A week later and nothing.
In the interim, I called the Los Angeles office listed on PowerPac.org’s website and get a “This is not a working number” message. Same thing when I call PowerPac.org’s Washington DC office. I called the San Francisco office again and got an answering machine.
So, this morning I call the San Francisco office again. The same lady I spoke to last week answers the phone. I explain, again, who I am and that I’m calling about a donation PowerPac.org made to Anaheim initiative campaign; she responds as though she’s never talked to me before.
“I can pass on your request,” she tells me.
I explain that she had told me the same thing when I called the week before, and I’d never received a response. She repeated that all she could do was pass on my request.
I said that was fine, but could she tell me to whom she passed on my request last week. “I forwarded to our general mailbox.”

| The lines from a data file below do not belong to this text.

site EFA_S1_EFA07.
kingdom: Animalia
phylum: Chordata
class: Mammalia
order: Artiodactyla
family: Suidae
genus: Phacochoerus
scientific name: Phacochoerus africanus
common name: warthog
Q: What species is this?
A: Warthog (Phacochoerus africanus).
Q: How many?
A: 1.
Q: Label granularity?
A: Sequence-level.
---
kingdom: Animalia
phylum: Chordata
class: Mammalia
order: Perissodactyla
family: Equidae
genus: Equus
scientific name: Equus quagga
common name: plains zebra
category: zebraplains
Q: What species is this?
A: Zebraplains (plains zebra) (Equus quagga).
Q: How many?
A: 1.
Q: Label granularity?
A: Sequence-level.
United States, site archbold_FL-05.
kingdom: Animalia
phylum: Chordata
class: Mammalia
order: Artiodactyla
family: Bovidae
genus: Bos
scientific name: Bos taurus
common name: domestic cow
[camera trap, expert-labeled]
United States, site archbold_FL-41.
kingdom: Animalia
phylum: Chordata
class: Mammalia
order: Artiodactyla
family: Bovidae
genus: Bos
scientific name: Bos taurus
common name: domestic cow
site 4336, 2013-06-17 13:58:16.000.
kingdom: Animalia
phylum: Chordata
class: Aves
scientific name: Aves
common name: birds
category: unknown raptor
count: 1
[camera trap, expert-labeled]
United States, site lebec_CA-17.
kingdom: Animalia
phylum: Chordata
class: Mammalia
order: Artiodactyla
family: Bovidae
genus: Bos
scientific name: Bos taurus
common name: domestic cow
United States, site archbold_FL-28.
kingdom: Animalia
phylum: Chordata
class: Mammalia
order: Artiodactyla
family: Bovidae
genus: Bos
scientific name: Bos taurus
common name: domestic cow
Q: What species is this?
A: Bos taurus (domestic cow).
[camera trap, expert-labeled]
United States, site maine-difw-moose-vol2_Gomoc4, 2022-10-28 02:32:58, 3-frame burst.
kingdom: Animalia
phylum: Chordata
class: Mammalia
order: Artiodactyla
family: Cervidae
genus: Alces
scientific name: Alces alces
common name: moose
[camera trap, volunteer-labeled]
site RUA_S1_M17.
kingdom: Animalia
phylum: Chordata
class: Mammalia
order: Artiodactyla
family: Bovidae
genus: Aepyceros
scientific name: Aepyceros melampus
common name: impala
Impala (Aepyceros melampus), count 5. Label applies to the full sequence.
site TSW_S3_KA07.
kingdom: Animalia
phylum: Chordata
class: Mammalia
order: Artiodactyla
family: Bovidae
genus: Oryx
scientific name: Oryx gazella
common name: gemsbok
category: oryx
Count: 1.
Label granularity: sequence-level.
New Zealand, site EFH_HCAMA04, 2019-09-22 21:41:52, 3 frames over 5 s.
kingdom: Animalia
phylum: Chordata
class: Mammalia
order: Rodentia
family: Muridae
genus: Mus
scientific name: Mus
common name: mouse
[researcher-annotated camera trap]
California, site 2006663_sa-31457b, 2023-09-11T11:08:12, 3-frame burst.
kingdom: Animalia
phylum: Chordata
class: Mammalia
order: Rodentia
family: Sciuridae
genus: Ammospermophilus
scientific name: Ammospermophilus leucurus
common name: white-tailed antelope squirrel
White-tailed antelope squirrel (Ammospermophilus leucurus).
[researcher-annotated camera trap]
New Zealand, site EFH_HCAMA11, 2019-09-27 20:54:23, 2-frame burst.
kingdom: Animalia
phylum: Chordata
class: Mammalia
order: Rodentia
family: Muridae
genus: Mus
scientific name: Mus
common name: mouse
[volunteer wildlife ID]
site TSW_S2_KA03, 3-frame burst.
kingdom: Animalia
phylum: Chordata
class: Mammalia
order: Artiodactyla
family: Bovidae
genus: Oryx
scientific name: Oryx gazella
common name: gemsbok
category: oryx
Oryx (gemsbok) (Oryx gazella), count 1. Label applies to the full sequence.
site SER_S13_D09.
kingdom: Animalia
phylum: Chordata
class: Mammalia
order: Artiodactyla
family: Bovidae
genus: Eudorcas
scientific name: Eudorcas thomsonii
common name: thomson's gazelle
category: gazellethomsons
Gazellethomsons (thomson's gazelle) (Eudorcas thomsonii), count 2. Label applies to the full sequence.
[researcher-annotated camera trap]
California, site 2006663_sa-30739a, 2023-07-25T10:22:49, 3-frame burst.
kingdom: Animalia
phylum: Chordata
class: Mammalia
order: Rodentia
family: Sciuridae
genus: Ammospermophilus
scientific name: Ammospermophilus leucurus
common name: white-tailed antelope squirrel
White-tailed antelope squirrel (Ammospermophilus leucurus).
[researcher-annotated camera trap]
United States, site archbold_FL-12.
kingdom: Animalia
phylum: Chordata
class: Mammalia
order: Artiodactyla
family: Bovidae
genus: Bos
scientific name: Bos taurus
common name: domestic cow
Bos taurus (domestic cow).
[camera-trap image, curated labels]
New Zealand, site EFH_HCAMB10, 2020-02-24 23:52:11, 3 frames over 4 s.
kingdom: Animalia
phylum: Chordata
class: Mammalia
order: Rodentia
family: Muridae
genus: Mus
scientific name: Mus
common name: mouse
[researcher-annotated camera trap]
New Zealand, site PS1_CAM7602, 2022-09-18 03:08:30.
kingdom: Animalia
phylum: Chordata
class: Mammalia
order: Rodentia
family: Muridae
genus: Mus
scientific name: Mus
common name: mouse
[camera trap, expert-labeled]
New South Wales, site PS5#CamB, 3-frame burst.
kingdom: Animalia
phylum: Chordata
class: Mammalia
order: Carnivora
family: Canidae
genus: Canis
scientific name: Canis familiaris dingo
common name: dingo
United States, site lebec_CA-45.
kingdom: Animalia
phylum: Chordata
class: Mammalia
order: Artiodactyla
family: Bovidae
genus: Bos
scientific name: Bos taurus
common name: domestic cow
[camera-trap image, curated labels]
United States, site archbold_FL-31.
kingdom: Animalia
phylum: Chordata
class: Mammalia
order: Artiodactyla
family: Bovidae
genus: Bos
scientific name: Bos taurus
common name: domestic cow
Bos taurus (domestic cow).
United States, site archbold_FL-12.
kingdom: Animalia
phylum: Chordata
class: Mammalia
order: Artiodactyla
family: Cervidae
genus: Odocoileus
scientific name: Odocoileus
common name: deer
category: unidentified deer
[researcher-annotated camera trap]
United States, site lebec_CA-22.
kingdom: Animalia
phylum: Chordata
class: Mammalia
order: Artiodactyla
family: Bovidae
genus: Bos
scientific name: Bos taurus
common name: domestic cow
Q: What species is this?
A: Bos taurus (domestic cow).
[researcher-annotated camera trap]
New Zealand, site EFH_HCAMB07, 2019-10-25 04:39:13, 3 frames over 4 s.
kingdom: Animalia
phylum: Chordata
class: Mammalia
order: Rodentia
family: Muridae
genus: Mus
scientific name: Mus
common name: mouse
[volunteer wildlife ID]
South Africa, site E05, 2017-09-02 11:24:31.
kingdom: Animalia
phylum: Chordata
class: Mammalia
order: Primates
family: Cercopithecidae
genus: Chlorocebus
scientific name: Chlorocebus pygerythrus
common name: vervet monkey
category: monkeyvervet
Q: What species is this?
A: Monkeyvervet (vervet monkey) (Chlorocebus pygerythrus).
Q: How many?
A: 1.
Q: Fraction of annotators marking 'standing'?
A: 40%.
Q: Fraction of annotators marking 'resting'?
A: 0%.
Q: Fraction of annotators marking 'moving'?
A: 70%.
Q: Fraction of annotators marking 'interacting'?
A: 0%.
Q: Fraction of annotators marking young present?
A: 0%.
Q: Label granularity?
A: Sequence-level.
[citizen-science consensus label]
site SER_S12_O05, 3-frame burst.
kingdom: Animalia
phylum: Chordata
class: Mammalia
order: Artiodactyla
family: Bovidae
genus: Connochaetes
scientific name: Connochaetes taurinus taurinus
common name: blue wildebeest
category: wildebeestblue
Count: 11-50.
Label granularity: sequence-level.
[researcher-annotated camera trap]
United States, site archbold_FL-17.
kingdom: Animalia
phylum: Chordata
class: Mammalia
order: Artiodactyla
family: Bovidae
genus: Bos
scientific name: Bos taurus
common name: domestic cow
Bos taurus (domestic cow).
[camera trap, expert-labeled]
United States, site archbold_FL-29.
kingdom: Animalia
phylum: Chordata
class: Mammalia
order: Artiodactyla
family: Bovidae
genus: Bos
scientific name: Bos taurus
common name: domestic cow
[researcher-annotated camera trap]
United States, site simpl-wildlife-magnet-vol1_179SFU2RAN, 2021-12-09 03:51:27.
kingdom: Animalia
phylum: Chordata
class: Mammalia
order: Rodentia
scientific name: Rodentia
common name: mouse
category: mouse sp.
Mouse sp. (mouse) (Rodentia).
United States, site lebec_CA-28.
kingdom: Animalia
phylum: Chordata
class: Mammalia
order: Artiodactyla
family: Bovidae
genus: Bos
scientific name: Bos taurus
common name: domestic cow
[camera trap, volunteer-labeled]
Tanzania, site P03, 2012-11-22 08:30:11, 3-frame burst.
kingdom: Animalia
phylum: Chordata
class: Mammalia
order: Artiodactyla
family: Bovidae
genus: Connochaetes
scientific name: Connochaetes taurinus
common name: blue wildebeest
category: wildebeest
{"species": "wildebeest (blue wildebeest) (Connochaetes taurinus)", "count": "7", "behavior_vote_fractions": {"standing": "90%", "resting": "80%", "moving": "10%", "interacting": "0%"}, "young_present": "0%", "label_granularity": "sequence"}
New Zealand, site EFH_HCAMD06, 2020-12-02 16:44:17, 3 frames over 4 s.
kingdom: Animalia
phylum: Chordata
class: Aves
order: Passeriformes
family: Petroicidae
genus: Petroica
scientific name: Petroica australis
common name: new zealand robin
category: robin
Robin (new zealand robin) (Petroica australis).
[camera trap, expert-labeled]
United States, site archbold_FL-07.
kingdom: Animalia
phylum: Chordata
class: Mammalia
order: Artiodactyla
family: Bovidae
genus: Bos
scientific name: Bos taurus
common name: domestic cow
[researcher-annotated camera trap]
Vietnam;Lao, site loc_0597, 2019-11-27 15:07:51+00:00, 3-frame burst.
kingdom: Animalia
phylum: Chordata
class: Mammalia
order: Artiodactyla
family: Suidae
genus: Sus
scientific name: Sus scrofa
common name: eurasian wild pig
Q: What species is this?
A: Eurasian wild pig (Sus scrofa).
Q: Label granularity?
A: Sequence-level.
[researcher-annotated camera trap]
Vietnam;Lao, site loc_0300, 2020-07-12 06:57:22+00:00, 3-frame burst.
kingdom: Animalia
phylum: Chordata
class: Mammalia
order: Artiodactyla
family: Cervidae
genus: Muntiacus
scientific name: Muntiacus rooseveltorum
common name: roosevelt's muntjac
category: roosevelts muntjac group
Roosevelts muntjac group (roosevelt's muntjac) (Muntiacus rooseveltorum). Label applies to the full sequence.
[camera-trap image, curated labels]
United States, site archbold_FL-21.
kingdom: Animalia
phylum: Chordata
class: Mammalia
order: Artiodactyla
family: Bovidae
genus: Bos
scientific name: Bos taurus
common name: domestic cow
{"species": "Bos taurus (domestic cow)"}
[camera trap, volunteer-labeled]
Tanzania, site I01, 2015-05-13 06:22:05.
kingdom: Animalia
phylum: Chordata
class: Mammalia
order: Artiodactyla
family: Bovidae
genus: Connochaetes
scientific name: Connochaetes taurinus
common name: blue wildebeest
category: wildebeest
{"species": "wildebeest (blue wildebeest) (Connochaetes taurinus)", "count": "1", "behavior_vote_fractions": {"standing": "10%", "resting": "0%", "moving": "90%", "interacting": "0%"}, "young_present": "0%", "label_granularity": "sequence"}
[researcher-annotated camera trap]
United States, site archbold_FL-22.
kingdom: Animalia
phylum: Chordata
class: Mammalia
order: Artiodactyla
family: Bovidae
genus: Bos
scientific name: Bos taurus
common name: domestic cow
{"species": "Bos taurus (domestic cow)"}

OK. I suspected that perhaps this was an answering service and asked her if that was the case. No, she worked at PowerPac.org, she said.
Alright. Could she tell me the name of PowerPac.org’s executive director? She replied they don’t have an executive director — which was odd, since the group’s Form 990s list an Andrew Wong as executive director.
“Well, is there someone at PowerPac who works in an executive capacity, or is responsible for the groups operations and administration?” I ask.
“I don’t know about that,” she said. [After the call, I re-visited the PowerPac.org website and so that Wong has recently changed his title to “president.”
Obviously, this person wasn’t going to give me even any information about anything, so I relented and gave her m y name and number.
“And you wanted to know where the contribution came from?” she asked. Now, since I hadn’t said anything about that during this conversation, it was clear she remembered who I was and why I was calling.
“Yes,” I replied. “I would like to ask why PowerPac made the contribution and where the money came from.”
We’ll see if I get a response. I’m not holding my breath.